[DOCUMENT]
★ ★ ★ ★ ★

In the first picture, they calculate the wave function in K space to time zero
Then find the time dependent wave function in K space
so basically if f(k,0) then they apply time deveolopment to find f(k,t)
then the density of momentum is given by f . f* where * is the conjugate
 
11:58 AM
oh, the question actually just wants you to compute $\phi(k,t)$ and its square
 
ah..
yes
 
i.e. the wavefunction and probability in momentum space
and that's what they're doing
 
Mad
yes it is very badly worded
 
by saying momenutm is 2hk
 
"the probability density of the particle with momentum $2\hbar k$" is a strange way to say that
 
11:59 AM
thwy are asking to find probability density in momentum space
ok thanks @mad
b/w what book was that
 
Mad
do you know why they wrote 2 times that
Because the particle velocity is twice the group velocity
 
yes
in the third part thwye are asking for mean energy
it should the expectaiton value of H
but they calculated something more wierd
 
Mad
H in ort space
they are calculating it in K space
 
but psi should be k space htem
 
Mad
it is
or is it not
 
12:03 PM
no
 
Mad
i cant understand this terrible handwriting
Okay well then its not problem
do you know how to write H
 
they used psi(x,t)
how?
 
Mad
the hamiltonian is given without the correspondenzprinciple to be:
H = p^2/2m + V
this is a free particle. V = 0
P is substuted to be hk
 
ok...
 
Mad
but to be honest, ia m not sure why they are not using the correspondenceprinciple to write p as an operator
it probably has to do with calculating the "mean"
 
12:07 PM
also
 
Mad
And not the Expectation value
 
does this question makes any sense?
asking about mean energy
 
12:48 PM
Wait until the AIs get robot bodies
 
12:59 PM
> Wang (1951, 1952) and Tits (1955) classified two-point homogeneous Riemannian manifolds
 
 
1 hour later…
2:06 PM
i have another question about the lorentz transformation. it says in carroll that the velocity in reference in this coordinate transformation is $\frac{x}{t}$ where $x,t$ are the original coordinates. then it says the transformation is $t' = \gamma (t - vx)$ and $x' = \gamma (x - vt)$ then it says that in this transformation, the light cones stay the same.

★ ★ ★ ★ ★

[LIST OF TASKS]
1. In the chat thread, what value is V given for the free particle?
2. Output the lines of the entries from the line containing "Is (x=272, y=128), as" up to and including the line containing "2609 millimetres", without any changes.
The chat thread and the entries have no connection to each other.

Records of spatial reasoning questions

★ ★ ★ ★ ★

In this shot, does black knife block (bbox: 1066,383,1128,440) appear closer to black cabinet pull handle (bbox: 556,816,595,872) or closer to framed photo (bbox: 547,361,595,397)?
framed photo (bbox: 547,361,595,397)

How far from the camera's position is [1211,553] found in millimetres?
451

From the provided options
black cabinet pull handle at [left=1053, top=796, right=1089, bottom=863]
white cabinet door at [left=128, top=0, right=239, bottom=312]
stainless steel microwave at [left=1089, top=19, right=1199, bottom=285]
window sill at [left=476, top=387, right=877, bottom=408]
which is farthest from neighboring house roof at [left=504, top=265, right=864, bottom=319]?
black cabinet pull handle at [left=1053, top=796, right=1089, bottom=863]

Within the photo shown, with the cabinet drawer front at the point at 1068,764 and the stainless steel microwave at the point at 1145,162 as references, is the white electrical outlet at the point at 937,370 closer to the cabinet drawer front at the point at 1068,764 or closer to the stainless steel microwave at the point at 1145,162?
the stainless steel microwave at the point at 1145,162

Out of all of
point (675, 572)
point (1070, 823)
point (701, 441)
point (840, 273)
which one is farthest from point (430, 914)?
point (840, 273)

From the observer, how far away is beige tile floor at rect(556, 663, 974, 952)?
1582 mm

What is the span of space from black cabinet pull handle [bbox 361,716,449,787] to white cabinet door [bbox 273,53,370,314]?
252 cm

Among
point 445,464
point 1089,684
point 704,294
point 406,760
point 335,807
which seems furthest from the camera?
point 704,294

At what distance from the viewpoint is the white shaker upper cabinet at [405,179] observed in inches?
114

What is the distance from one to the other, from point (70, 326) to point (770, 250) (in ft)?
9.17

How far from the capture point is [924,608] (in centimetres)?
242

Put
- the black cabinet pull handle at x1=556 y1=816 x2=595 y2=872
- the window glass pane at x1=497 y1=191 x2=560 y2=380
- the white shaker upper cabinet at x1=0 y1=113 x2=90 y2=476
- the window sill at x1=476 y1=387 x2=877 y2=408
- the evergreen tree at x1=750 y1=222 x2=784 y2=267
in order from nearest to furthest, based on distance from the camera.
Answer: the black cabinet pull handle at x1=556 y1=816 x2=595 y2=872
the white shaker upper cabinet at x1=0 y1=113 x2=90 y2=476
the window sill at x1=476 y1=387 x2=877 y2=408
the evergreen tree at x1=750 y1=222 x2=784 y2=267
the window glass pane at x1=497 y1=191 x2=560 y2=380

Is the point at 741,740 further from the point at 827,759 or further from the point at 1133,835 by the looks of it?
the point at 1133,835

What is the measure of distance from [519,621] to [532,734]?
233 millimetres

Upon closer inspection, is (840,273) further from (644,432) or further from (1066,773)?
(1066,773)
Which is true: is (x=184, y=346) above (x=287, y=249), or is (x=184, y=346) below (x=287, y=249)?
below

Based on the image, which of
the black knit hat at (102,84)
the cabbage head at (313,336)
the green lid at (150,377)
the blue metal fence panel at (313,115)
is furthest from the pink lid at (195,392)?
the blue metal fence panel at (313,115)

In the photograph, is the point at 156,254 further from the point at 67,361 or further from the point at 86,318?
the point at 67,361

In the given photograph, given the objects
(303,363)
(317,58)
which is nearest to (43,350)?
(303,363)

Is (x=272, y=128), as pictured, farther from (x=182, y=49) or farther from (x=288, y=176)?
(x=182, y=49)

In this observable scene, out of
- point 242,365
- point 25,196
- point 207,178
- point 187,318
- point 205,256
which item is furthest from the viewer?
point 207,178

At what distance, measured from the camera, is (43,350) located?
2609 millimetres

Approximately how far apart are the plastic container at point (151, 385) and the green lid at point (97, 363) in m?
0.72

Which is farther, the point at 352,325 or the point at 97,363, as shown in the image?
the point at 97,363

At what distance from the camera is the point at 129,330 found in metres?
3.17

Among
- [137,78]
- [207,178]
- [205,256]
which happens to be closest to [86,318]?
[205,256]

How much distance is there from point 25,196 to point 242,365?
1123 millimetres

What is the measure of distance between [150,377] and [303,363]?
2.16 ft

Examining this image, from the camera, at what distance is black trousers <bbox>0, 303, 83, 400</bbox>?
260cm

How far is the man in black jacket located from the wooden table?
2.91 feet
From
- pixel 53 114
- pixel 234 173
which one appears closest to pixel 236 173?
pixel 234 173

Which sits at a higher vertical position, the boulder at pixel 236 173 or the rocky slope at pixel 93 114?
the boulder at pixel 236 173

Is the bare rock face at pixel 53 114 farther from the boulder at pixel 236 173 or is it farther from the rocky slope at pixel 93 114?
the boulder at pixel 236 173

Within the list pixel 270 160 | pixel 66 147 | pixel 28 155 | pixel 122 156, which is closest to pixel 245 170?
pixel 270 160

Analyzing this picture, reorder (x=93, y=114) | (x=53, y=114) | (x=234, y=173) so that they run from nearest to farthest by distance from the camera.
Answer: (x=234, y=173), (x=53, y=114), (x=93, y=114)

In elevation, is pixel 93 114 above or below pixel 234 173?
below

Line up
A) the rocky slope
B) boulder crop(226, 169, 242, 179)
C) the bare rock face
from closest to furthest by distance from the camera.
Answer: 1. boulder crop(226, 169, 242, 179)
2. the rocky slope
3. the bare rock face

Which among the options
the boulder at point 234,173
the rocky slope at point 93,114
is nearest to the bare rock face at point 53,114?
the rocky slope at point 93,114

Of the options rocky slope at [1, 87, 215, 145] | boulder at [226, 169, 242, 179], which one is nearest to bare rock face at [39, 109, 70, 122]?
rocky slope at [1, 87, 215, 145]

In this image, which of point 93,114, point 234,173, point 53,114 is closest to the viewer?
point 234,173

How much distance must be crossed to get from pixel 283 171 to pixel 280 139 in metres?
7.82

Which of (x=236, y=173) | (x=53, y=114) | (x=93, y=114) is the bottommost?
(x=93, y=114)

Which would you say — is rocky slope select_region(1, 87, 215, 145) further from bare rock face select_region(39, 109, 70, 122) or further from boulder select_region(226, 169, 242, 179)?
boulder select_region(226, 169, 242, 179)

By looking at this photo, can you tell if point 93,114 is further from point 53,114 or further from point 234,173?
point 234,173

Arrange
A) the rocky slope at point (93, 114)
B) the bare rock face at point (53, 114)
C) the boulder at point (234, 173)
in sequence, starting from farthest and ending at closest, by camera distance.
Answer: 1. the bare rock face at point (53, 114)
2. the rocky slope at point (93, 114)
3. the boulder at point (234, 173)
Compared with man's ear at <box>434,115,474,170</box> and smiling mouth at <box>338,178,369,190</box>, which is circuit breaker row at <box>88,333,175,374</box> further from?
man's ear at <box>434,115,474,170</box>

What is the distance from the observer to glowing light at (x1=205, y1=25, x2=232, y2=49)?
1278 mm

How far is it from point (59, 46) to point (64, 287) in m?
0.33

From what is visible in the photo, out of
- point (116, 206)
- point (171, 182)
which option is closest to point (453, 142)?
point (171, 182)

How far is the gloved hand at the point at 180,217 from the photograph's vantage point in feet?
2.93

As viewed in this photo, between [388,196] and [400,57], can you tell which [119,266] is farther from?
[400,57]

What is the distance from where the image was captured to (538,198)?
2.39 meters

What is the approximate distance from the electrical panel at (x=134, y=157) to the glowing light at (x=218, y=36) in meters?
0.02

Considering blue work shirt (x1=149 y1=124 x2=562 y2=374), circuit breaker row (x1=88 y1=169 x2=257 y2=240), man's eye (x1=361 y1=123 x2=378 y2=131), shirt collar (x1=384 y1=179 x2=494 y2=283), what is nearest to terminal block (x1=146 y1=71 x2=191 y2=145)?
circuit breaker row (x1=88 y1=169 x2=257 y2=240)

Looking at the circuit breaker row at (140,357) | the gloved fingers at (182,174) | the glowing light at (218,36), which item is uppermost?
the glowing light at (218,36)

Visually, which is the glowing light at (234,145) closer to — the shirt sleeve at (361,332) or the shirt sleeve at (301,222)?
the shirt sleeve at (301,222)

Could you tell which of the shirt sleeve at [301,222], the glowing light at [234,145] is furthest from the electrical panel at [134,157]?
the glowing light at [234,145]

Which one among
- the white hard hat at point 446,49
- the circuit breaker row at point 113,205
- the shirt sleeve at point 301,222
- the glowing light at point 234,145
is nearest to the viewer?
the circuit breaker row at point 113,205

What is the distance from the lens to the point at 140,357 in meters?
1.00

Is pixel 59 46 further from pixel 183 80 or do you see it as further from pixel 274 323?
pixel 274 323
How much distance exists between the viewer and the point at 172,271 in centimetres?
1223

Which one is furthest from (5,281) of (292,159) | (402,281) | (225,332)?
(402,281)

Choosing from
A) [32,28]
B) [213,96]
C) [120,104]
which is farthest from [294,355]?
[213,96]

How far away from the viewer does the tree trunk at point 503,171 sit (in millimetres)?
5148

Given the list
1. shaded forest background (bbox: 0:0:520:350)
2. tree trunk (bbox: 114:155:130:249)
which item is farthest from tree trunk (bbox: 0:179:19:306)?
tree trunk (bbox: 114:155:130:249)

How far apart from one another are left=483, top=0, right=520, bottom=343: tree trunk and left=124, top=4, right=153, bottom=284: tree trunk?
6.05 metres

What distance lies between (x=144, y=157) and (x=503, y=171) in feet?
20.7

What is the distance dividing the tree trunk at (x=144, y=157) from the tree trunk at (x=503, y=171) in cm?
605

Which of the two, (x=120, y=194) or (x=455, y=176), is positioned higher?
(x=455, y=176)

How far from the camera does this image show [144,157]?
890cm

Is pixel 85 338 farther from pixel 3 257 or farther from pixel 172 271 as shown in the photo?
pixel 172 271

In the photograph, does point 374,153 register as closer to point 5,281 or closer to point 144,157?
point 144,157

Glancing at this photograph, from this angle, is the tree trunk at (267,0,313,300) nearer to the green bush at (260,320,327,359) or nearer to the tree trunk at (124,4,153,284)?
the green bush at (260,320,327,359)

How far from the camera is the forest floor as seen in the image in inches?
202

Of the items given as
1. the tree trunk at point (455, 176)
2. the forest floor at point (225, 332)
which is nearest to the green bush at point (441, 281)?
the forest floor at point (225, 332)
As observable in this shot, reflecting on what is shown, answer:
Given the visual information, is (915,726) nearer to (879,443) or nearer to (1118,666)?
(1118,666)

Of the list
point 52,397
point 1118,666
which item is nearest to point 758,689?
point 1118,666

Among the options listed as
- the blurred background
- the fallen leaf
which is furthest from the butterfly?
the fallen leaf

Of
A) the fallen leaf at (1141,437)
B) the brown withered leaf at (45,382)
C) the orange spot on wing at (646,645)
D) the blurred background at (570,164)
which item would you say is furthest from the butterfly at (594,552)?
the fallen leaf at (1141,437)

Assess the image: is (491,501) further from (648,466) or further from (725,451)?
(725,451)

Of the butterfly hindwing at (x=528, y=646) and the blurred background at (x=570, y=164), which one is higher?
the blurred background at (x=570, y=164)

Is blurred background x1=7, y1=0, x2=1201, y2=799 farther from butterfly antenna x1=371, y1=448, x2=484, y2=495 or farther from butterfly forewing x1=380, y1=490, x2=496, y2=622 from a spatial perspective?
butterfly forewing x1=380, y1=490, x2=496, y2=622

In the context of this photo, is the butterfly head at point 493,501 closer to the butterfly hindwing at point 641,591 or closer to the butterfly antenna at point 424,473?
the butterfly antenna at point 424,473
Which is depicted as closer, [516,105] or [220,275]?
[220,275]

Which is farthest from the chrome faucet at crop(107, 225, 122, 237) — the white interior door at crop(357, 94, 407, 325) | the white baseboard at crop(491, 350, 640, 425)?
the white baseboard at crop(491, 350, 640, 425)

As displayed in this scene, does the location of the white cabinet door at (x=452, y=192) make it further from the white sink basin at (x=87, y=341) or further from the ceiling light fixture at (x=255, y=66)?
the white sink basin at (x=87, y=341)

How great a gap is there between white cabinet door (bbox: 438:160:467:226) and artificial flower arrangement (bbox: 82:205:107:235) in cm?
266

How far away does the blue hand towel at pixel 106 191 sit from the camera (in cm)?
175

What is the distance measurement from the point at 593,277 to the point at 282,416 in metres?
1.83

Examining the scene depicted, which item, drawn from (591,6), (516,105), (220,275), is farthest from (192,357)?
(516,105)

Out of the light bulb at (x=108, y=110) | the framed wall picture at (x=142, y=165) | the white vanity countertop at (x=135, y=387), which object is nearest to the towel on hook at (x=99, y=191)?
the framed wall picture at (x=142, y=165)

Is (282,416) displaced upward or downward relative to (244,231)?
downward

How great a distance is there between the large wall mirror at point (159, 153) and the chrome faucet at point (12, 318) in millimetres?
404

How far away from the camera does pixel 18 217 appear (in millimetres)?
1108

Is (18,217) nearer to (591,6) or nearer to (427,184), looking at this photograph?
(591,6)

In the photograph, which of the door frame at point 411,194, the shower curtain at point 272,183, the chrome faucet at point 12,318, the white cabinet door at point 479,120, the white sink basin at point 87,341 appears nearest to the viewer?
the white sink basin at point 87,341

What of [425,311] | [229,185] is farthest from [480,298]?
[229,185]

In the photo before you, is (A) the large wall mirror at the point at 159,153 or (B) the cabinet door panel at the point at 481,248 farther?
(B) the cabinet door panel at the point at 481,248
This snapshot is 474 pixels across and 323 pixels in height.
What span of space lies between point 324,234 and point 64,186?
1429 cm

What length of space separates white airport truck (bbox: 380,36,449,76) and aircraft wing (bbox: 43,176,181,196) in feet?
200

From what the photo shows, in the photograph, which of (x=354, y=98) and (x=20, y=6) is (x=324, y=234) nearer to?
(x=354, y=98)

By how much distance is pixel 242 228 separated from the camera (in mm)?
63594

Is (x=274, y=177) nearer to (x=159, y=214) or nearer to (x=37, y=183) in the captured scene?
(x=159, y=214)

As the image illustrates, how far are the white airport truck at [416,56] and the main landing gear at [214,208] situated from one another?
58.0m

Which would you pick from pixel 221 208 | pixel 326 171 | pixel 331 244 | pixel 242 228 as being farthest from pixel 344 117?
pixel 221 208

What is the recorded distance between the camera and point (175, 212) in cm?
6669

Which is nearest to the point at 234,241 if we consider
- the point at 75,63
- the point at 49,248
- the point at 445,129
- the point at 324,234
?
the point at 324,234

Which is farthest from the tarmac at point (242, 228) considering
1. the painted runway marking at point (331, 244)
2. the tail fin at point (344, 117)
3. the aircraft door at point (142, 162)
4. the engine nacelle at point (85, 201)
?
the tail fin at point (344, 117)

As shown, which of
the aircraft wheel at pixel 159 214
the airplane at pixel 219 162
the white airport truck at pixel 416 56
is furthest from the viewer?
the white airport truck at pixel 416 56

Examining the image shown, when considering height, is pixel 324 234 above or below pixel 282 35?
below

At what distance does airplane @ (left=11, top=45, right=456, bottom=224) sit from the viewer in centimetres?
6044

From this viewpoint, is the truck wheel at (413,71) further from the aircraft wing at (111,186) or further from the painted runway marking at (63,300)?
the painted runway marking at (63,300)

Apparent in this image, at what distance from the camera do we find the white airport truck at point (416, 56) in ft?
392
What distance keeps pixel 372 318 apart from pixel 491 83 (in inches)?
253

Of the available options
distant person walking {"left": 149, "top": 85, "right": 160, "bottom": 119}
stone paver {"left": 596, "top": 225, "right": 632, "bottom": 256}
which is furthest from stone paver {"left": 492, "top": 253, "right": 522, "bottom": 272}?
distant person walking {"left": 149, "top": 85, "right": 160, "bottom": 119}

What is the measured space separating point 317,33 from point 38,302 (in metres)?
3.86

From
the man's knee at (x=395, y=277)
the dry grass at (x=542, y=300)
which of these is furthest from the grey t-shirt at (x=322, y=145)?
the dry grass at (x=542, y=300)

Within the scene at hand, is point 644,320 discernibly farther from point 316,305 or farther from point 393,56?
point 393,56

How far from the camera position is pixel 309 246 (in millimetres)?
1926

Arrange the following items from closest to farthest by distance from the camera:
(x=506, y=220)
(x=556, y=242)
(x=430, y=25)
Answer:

★ ★ ★ ★ ★

[THE ANSWERS]
1. V = 0.

2.
Is (x=272, y=128), as pictured, farther from (x=182, y=49) or farther from (x=288, y=176)?
(x=182, y=49)

In this observable scene, out of
- point 242,365
- point 25,196
- point 207,178
- point 187,318
- point 205,256
which item is furthest from the viewer?
point 207,178

At what distance, measured from the camera, is (43,350) located?
2609 millimetres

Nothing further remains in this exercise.